(Entries on spatial positioning)
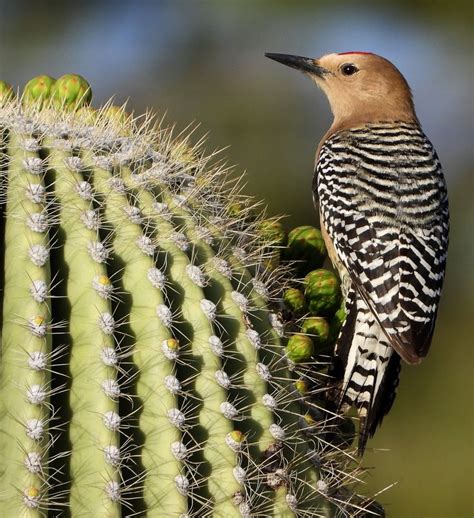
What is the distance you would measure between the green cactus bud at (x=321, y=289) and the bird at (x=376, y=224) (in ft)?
1.26

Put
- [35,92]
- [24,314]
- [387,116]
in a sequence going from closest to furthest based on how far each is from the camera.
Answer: [24,314], [35,92], [387,116]

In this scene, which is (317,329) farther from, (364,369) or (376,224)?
(376,224)

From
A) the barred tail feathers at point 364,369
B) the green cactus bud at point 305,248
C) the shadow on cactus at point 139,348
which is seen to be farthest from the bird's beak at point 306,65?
the shadow on cactus at point 139,348

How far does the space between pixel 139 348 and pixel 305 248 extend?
0.81m

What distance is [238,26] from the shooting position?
7.65m

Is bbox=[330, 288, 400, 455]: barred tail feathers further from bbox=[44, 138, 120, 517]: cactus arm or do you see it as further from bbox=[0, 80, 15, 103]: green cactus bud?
bbox=[0, 80, 15, 103]: green cactus bud

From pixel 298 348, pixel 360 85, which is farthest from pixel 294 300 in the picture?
pixel 360 85

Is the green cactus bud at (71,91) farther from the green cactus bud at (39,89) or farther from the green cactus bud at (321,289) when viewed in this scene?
the green cactus bud at (321,289)

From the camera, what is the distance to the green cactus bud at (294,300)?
2.36 m

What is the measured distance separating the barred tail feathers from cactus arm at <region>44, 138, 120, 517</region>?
111 centimetres

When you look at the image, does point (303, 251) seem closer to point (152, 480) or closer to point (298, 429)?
point (298, 429)

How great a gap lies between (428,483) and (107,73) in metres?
3.37

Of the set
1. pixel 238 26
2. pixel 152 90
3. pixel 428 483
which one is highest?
pixel 238 26

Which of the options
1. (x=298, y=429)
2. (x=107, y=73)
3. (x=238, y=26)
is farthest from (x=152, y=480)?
(x=238, y=26)
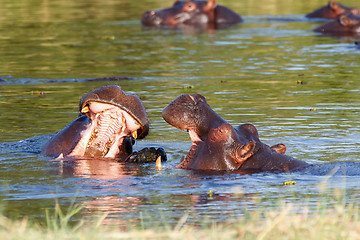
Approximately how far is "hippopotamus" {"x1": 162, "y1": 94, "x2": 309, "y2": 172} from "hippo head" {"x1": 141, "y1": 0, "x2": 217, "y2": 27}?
1445cm

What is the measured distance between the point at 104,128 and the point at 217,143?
106 cm

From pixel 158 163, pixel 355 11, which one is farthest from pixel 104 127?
pixel 355 11

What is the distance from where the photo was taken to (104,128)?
6555mm

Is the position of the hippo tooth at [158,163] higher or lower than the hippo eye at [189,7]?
higher

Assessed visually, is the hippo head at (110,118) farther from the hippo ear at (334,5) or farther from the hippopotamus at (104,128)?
the hippo ear at (334,5)

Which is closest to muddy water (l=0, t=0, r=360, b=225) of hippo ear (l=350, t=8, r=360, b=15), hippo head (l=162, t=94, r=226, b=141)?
hippo head (l=162, t=94, r=226, b=141)

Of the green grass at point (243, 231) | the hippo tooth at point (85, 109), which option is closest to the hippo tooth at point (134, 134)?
the hippo tooth at point (85, 109)

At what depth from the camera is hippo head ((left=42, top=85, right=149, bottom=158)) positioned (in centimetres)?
622

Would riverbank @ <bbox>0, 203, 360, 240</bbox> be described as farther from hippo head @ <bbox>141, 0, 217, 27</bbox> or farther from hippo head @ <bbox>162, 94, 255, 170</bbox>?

» EXERCISE GOAL: Edit all of the lines above by changing every "cactus arm" to "cactus branch" and keeping everything else the same. Omit the pictures from your answer.

» FINISHED EXERCISE:
What is the distance you would measure between the green cactus bud at (x=321, y=289) and the bird at (x=376, y=224) (in ft)?
1.26

Put
- [35,92]
- [24,314]
- [387,116]
in a sequence going from closest to furthest based on how far each is from the camera.
Answer: [24,314], [35,92], [387,116]

In this scene, which is (317,329) farther from, (364,369) or (376,224)?
(376,224)

From
A) the barred tail feathers at point 364,369
B) the green cactus bud at point 305,248
C) the shadow on cactus at point 139,348
which is seen to be farthest from the bird's beak at point 306,65?
the shadow on cactus at point 139,348

How far does the space between pixel 139 348 and pixel 305 248 extend?
0.81m

What distance is [238,26] from the shooting position?
7.65m

Is bbox=[330, 288, 400, 455]: barred tail feathers further from bbox=[44, 138, 120, 517]: cactus branch or do you see it as further from bbox=[0, 80, 15, 103]: green cactus bud?
bbox=[0, 80, 15, 103]: green cactus bud

From pixel 298 348, pixel 360 85, which is farthest from pixel 294 300 in the picture?
pixel 360 85

Is the green cactus bud at (71,91) farther from the green cactus bud at (39,89) or farther from the green cactus bud at (321,289) when viewed in this scene?
the green cactus bud at (321,289)

From the camera, what is the distance to the green cactus bud at (294,300)?
2.36 m

What is the measured distance separating the barred tail feathers from cactus branch at <region>44, 138, 120, 517</region>?
111 centimetres

When you look at the image, does point (303, 251) seem closer to point (152, 480) or closer to point (298, 429)?
point (298, 429)

How great a gap lies between (428,483) and (107,73) in metres?
3.37

Of the set
1. pixel 238 26
2. pixel 152 90
3. pixel 428 483
which one is highest?
pixel 238 26

Which of the options
1. (x=298, y=429)
2. (x=107, y=73)
3. (x=238, y=26)
is farthest from (x=152, y=480)?
(x=238, y=26)
Approximately how far is "hippopotamus" {"x1": 162, "y1": 94, "x2": 309, "y2": 172} from "hippo head" {"x1": 141, "y1": 0, "x2": 217, "y2": 27}?
1445cm

What is the measured distance between the point at 104,128 and the point at 217,143?
106 cm

From pixel 158 163, pixel 355 11, which one is farthest from pixel 104 127?
pixel 355 11

What is the distance from where the photo was taken to (104,128)?
6555mm

Is the position of the hippo tooth at [158,163] higher or lower than the hippo eye at [189,7]?
higher

Assessed visually, is the hippo head at (110,118) farther from the hippo ear at (334,5) or farther from the hippopotamus at (104,128)?
the hippo ear at (334,5)

Which is closest to muddy water (l=0, t=0, r=360, b=225) of hippo ear (l=350, t=8, r=360, b=15), hippo head (l=162, t=94, r=226, b=141)?
hippo head (l=162, t=94, r=226, b=141)

Of the green grass at point (243, 231) | the hippo tooth at point (85, 109), which option is closest to the hippo tooth at point (134, 134)?
the hippo tooth at point (85, 109)

At what depth from the camera is hippo head ((left=42, top=85, right=149, bottom=158)) positioned (in centimetres)?
622

Would riverbank @ <bbox>0, 203, 360, 240</bbox> be described as farther from hippo head @ <bbox>141, 0, 217, 27</bbox> or farther from hippo head @ <bbox>162, 94, 255, 170</bbox>?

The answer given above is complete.